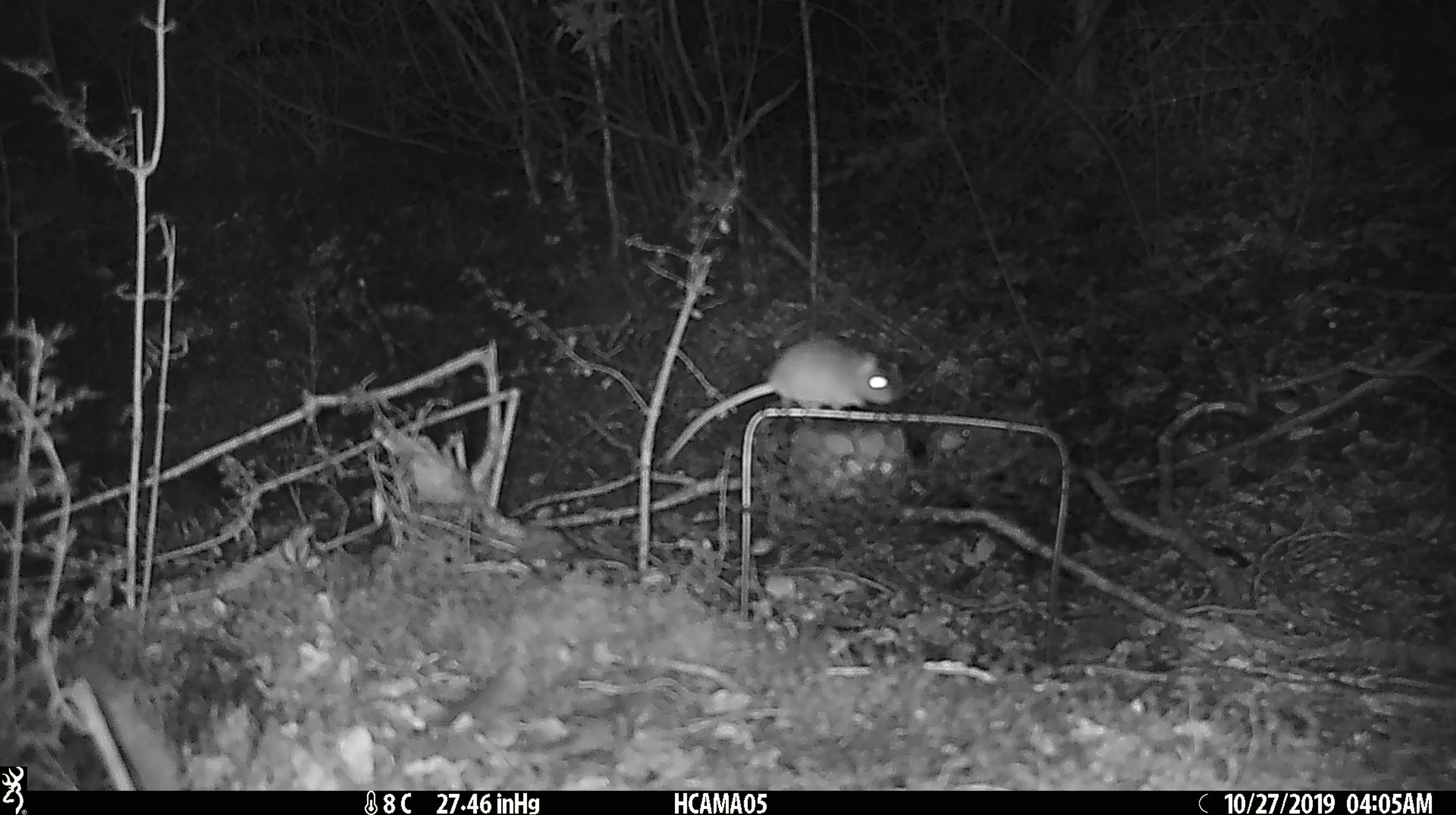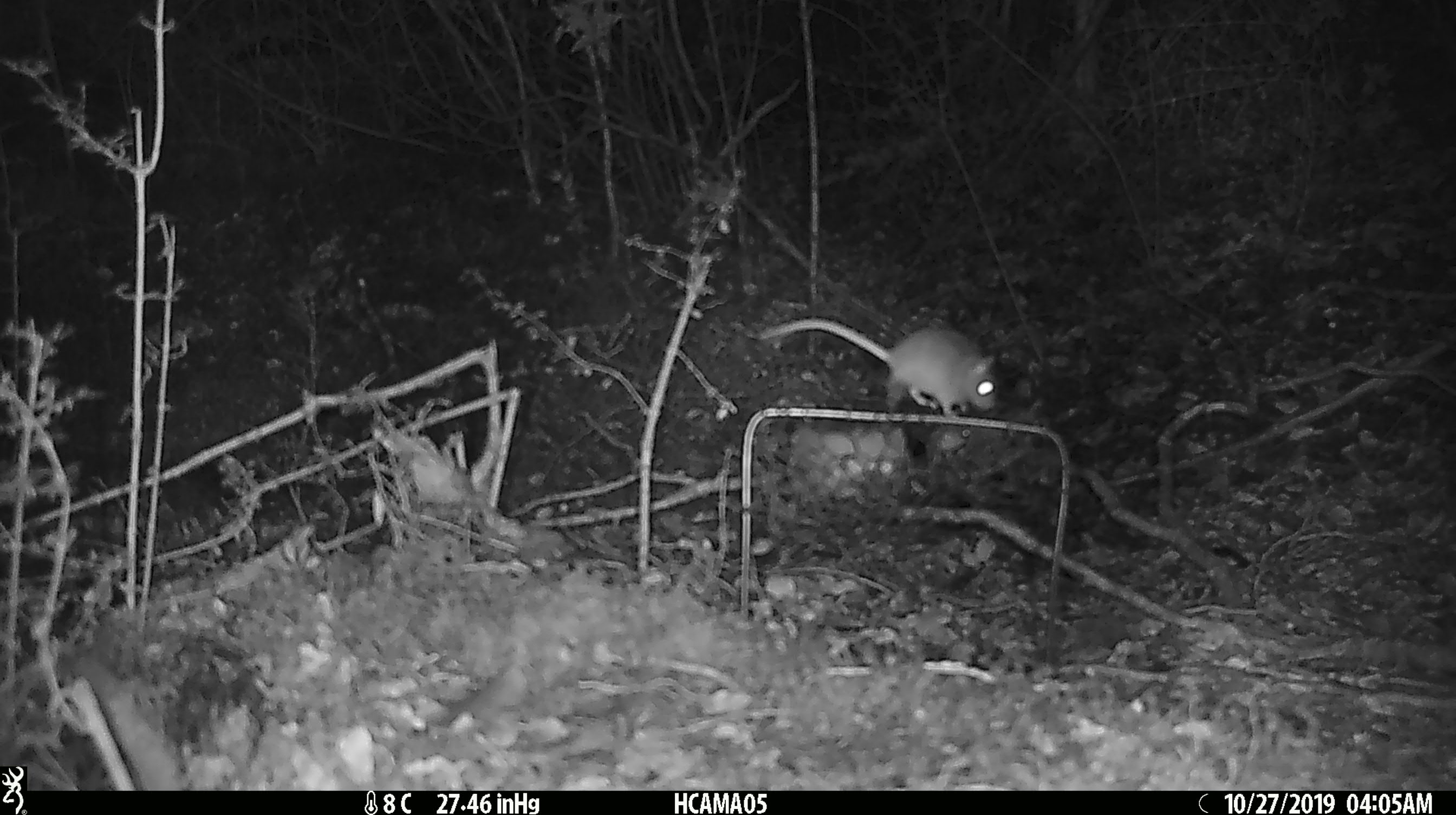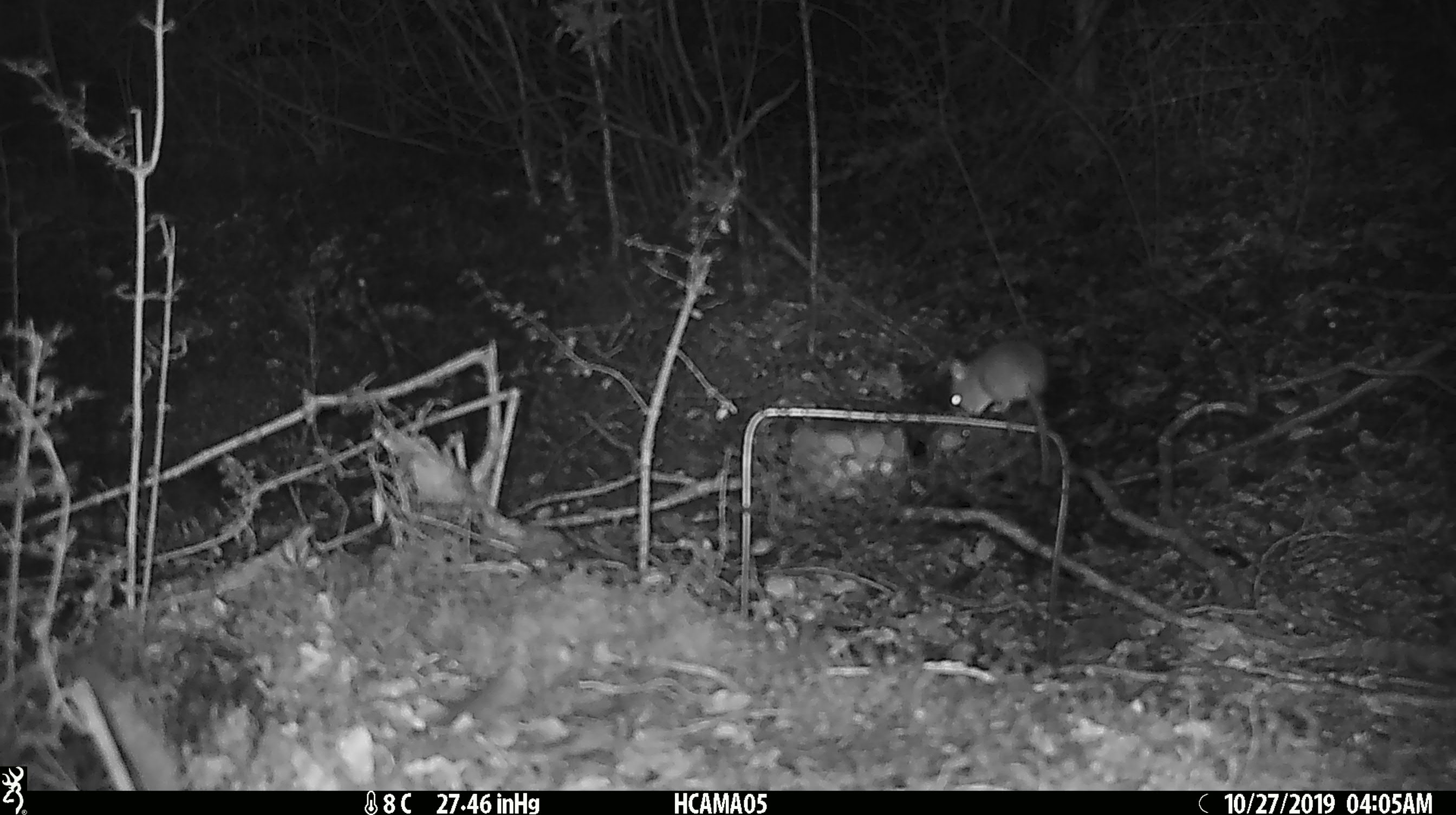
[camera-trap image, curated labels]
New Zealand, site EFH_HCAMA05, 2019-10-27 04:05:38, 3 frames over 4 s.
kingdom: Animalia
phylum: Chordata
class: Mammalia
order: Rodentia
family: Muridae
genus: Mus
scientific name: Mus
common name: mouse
==
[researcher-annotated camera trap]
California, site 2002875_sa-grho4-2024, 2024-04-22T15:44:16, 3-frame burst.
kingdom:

> _Assignment_
Could you return exactly the lines above from the line with "[camera-trap image, curated labels]" to the line with "common name: mouse", both included, and nothing else?

> _Response area_
[camera-trap image, curated labels]
New Zealand, site EFH_HCAMA05, 2019-10-27 04:05:38, 3 frames over 4 s.
kingdom: Animalia
phylum: Chordata
class: Mammalia
order: Rodentia
family: Muridae
genus: Mus
scientific name: Mus
common name: mouse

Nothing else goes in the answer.